Soon the private property disappears, and the base of the White Cliffs loom large ahead. This Navajo sandstone formation is heavily cross-bedded with striking patterns of warped and sinuous lines in the rock. Cross bedding is a depositional formation that is a result of how the layers were laid down (dunes and ripples), as opposed to deformation afterwards like faulting or fracturing. This region of southern Utah has many of these beautiful sandstone formations, and there are excellent examples here in Johnson Canyon.

At the upper end of the road the canyon walls close in. The pinyon-juniper woodland offers a nice contrast to the soaring white cliffs. Summer temperatures here can be warm indeed, and in winter snow is common. As beautiful as the area is, it really is only hospitable to the human visitor in spring and fall.

Overall the trip is short but very scenic. The pavement ends at mile 16 where the intersection of Skutumpah and Glendale Bench come together.

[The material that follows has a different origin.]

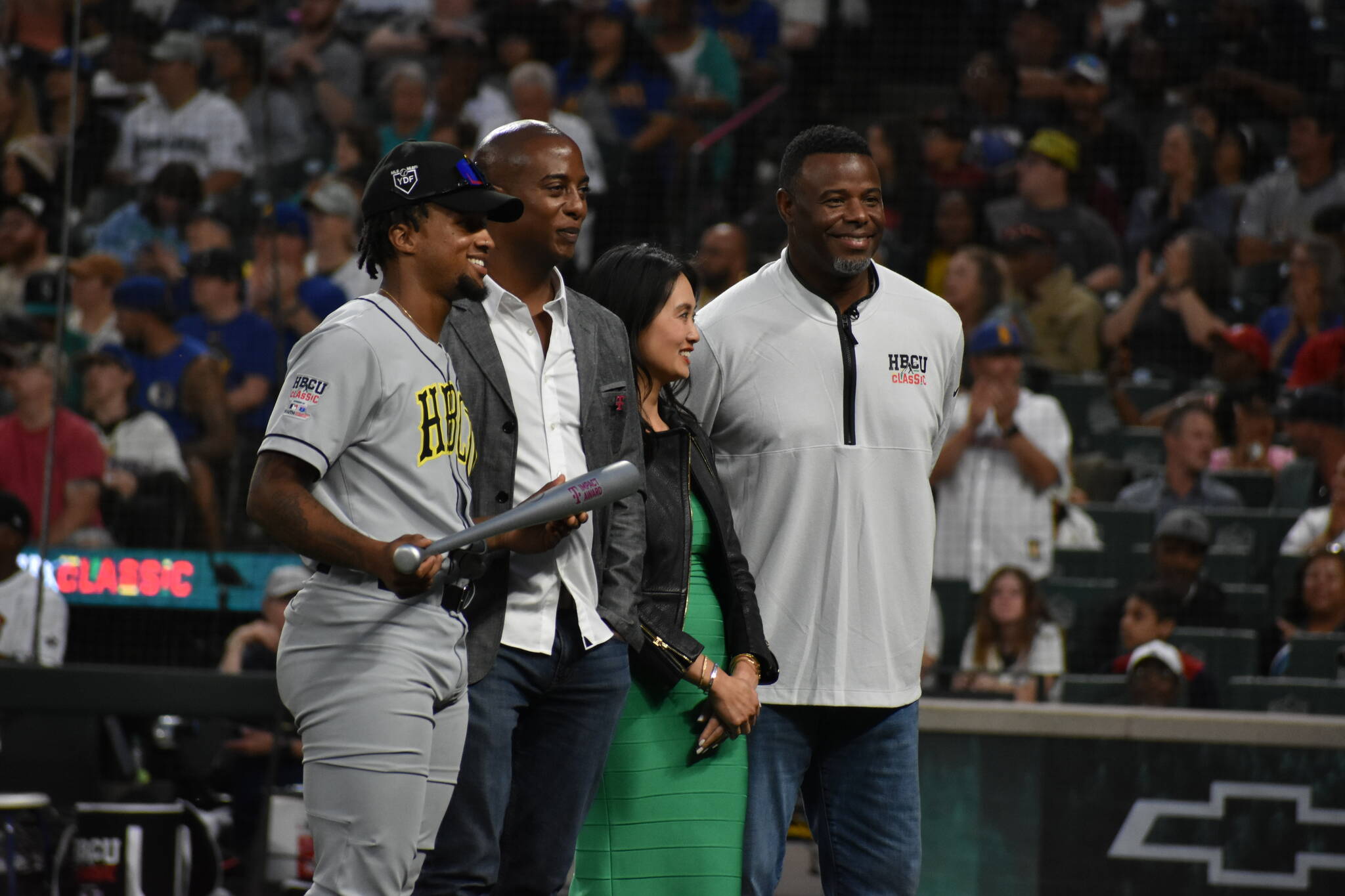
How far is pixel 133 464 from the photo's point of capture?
6586 mm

If weather conditions are favorable, visitors with high clearance vehicles can continue northwest towards the town of Glendale, 17 miles away. Alternatively, anyone looking for solitude and a more rugged experience can head east on Skutumpah Road. Just be aware that that the upper end of Skutumpah is subject to washouts and the road is quite a bit rougher.
Even if you are unable to travel further into the high desert because of road conditions or lack of a high clearance vehicle, you can have a great experience cruising through beautiful Johnson Canyon. At the upper end you get panoramic views of the Pink Cliffs to the north, similar to what you would see if you made the entire trip along the Skutumpah road. And if you're heading to Bryce Canyon at some point during the rest of your visit, be sure to look south and you'll see even more of the area from the lofty Aquarius Plateau. Any way you "look" at it, you'll still come out ahead.